Ist Moral eine zulässige Kategorie für Entscheidungen rund um einen Fußball-Verein? Diese Frage muss jeder Beobachter für sich beantworten, bevor er sich mit dem Fall Clemens Tönnies und seiner Position bei Schalke 04 beschäftigt.
Da es sich nicht um irgendeinen Club handelt, sondern eben um die Königsblauen aus Gelsenkirchen, komme ich zu dem Ergebnis: Ja, die Arbeit des Aufsichtsratsvorsitzenden von Schalke 04 muss auch immer unter dem moralischen Brennglas betrachtet werden. Und im Fall Tönnies bedeutet das – der 64-Jährige ist nicht mehr tragbar für das Amt.
Das liegt hauptsächlich an der besonderen Beziehung der Fans zu ihrem Verein. Schalke bedeutet mehr als ein 1:0 oder die Qualifikation für die Champions League. In einer wirtschaftlich schwer gebeutelten nach neuer Identität suchenden Region ist der Club ein Eckpfeiler für das Leben von Millionen Menschen. Das Privileg, diesen Menschen in ihrem Alltag Hoffnung zu geben, hat Tönnies verwirkt. Rassismus-Skandal, Härtefallantrag, Trennung von langjährigen und zum Teil behinderten Mitarbeitern sowie unerträgliche Zustände in seinen Fleischfabriken – die Liste seiner Verfehlungen ist zu lang und verstößt gegen Werte, die den Verein seit 114 Jahren prägen.

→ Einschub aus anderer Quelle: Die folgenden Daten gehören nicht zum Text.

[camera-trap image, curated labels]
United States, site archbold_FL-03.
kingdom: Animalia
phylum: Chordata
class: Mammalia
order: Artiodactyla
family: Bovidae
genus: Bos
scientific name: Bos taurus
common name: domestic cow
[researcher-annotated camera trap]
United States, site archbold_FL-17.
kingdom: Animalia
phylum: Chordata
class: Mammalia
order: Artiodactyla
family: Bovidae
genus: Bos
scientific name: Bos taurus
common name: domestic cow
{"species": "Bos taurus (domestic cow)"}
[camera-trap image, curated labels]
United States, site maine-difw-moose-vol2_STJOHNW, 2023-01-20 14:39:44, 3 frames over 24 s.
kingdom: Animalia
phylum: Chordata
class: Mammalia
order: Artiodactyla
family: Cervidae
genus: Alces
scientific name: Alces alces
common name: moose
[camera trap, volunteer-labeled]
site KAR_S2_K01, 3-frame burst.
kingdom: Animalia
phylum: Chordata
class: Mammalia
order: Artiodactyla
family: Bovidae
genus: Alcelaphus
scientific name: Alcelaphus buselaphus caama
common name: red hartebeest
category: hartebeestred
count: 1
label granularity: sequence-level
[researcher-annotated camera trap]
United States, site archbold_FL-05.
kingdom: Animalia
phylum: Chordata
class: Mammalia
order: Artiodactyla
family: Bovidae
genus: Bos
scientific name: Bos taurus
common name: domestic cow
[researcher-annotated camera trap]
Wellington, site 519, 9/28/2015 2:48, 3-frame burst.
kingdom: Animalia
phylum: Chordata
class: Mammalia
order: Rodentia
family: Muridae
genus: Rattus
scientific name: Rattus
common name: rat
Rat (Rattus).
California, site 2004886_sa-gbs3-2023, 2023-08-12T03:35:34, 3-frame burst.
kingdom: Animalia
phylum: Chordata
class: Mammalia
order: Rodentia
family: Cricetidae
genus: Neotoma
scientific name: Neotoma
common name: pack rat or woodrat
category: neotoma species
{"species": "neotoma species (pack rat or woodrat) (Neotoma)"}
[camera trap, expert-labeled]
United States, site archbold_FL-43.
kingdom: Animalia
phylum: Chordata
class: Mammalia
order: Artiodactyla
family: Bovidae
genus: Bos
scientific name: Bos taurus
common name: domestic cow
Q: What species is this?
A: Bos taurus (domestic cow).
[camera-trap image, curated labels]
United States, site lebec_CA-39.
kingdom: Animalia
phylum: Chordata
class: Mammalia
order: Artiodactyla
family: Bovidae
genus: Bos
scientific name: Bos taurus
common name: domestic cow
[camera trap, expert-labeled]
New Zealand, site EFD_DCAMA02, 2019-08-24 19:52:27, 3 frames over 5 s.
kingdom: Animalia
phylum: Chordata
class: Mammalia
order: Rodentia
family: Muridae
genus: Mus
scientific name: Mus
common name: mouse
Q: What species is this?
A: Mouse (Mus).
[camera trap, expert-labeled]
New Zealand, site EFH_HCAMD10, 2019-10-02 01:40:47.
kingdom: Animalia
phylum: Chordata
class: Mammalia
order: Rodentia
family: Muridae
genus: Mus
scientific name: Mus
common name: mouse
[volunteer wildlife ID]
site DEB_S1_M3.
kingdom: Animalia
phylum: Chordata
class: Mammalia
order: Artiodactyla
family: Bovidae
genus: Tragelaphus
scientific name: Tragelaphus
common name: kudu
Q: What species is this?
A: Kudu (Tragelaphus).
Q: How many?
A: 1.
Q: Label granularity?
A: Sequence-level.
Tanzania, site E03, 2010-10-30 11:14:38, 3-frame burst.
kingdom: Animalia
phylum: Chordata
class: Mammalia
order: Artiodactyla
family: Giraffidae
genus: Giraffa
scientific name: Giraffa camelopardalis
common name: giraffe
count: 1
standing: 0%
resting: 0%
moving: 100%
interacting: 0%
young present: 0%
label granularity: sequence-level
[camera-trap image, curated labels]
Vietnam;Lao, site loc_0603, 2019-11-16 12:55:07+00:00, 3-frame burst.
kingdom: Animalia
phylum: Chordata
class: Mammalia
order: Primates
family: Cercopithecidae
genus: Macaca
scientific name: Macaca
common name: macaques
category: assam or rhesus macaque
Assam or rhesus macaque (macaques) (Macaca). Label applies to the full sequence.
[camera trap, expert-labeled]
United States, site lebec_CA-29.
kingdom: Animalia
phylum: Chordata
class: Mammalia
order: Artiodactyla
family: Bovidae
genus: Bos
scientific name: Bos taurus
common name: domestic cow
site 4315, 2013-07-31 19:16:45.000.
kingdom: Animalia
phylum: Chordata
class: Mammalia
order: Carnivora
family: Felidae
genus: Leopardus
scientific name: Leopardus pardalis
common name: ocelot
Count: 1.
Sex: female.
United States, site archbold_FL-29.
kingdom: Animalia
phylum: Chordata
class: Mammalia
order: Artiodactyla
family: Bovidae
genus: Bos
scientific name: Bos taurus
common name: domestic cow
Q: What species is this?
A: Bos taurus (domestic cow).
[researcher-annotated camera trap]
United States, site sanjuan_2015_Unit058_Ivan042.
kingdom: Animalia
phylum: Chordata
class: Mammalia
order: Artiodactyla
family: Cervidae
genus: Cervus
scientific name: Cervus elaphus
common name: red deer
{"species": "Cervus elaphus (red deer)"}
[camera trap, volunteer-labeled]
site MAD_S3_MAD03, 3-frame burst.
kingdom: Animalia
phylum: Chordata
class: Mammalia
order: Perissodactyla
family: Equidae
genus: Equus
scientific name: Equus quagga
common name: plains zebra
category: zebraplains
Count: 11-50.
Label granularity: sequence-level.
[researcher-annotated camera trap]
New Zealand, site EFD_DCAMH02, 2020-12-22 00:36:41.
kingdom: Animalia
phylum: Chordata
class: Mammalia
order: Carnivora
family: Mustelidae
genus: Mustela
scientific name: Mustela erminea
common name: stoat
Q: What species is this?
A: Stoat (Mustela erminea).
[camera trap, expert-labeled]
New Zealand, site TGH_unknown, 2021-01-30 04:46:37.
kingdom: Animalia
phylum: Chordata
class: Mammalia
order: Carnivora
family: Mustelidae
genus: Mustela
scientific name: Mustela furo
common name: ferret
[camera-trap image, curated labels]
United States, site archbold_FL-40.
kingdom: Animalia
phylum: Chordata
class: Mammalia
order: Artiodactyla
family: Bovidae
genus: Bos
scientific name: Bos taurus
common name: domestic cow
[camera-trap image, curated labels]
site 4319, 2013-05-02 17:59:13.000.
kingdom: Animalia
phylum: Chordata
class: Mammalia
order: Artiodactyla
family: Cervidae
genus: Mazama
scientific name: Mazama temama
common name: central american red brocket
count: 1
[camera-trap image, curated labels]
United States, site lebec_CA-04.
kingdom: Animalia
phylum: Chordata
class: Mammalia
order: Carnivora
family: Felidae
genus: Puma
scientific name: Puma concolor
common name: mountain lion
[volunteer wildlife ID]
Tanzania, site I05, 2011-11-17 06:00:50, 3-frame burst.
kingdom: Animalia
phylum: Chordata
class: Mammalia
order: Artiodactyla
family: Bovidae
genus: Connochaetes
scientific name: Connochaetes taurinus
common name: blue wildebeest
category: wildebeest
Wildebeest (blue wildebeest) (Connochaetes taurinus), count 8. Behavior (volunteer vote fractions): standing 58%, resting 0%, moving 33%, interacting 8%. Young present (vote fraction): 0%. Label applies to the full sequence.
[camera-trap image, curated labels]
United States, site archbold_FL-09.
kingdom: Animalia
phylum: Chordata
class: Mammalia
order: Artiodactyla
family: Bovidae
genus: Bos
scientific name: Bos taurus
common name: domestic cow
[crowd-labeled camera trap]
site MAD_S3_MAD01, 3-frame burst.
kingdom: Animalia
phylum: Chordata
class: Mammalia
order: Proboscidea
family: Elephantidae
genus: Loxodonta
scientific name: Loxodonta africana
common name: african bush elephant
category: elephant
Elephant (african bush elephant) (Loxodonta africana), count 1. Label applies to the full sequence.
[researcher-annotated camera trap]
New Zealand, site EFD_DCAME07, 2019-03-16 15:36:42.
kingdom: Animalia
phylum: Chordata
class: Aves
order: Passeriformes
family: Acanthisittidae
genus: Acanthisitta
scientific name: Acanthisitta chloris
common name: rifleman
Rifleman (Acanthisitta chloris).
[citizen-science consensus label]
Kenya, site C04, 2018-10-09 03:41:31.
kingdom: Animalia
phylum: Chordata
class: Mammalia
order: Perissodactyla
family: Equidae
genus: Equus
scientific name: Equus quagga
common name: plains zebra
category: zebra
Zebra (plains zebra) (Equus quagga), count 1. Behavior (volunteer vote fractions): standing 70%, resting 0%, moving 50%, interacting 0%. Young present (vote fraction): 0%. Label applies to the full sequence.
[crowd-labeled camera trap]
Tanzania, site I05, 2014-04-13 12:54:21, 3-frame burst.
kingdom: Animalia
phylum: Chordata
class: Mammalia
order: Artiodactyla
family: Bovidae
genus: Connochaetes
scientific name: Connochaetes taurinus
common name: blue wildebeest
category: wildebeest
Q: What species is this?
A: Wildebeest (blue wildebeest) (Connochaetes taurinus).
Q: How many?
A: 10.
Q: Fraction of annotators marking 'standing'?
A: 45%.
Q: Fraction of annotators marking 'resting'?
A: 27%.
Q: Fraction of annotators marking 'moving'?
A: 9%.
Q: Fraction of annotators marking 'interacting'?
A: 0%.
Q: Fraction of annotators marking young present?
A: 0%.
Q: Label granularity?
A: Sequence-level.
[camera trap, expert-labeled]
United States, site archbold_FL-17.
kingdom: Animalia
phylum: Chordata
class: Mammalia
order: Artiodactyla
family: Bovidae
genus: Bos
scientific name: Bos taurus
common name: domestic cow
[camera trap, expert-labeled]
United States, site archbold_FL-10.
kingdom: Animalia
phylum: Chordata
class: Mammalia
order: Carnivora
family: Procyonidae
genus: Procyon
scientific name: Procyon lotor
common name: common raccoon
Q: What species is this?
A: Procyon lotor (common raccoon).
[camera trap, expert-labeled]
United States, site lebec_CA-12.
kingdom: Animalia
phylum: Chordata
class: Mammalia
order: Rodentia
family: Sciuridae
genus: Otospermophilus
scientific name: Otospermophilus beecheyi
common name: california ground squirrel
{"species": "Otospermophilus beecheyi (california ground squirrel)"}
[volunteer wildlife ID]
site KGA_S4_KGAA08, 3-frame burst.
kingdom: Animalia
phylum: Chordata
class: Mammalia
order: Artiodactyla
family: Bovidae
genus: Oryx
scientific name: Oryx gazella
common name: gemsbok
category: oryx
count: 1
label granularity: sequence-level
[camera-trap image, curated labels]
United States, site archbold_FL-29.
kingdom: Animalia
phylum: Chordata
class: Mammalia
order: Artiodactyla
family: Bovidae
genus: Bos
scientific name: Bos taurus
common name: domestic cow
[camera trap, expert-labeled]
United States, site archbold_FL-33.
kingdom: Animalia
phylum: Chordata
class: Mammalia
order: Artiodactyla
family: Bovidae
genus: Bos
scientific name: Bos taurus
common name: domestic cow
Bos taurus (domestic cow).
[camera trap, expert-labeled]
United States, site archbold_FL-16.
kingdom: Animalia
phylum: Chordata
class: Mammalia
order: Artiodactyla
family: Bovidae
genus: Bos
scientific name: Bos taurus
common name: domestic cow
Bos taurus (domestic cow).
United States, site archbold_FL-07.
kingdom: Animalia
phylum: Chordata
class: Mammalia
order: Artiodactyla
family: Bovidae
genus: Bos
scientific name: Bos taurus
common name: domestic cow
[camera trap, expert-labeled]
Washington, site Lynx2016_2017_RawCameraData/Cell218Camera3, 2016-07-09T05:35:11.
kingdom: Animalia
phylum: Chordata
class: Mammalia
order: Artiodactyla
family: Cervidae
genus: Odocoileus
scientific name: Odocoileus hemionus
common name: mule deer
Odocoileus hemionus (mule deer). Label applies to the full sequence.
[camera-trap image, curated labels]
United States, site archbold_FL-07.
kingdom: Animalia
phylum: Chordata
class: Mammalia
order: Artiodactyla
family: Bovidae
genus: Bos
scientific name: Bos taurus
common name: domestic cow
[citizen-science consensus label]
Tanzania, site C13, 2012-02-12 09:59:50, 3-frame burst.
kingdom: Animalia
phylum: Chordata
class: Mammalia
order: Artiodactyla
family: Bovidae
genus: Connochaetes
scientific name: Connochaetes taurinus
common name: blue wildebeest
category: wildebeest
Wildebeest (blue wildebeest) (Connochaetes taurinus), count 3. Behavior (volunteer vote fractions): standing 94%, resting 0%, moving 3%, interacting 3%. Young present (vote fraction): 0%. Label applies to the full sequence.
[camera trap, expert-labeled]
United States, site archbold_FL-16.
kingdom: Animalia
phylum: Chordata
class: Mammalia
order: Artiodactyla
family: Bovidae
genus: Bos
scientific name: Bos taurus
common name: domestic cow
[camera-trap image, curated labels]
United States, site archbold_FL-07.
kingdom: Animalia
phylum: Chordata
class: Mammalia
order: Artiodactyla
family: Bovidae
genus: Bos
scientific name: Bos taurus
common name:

Mit Geld kann er diese moralische Schuld nicht (mehr) begleichen. Ja, er hat Schalke in schwierigen Situationen geholfen. Wobei auch darüber unterschiedliche Versionen existieren. Der barmherzige Ritter war er nie. Doch er hat geholfen – das steht auf seiner Habenseite.
Wahr ist allerdings auch: Clemens Tönnies hat Schalke zu diesem unsozialen, auf Kante genähten Unternehmen werden lassen, wie es sich in der Corona-Krise präsentiert hat. Tönnies sollte auch keine Zukunft in Gelsenkirchen mehr haben, wenn man aktuell um die Meisterschaft mitspielen würde.
Stünde Tönnies bei einem Verein in vorderster Front, der die moralische Inszenierung nicht als Folklore benötigt, wäre die Lage für ihn nicht so prekär.
Will Schalke aber seine Würde behalten, geht das nur noch ohne Clemens Tönnies.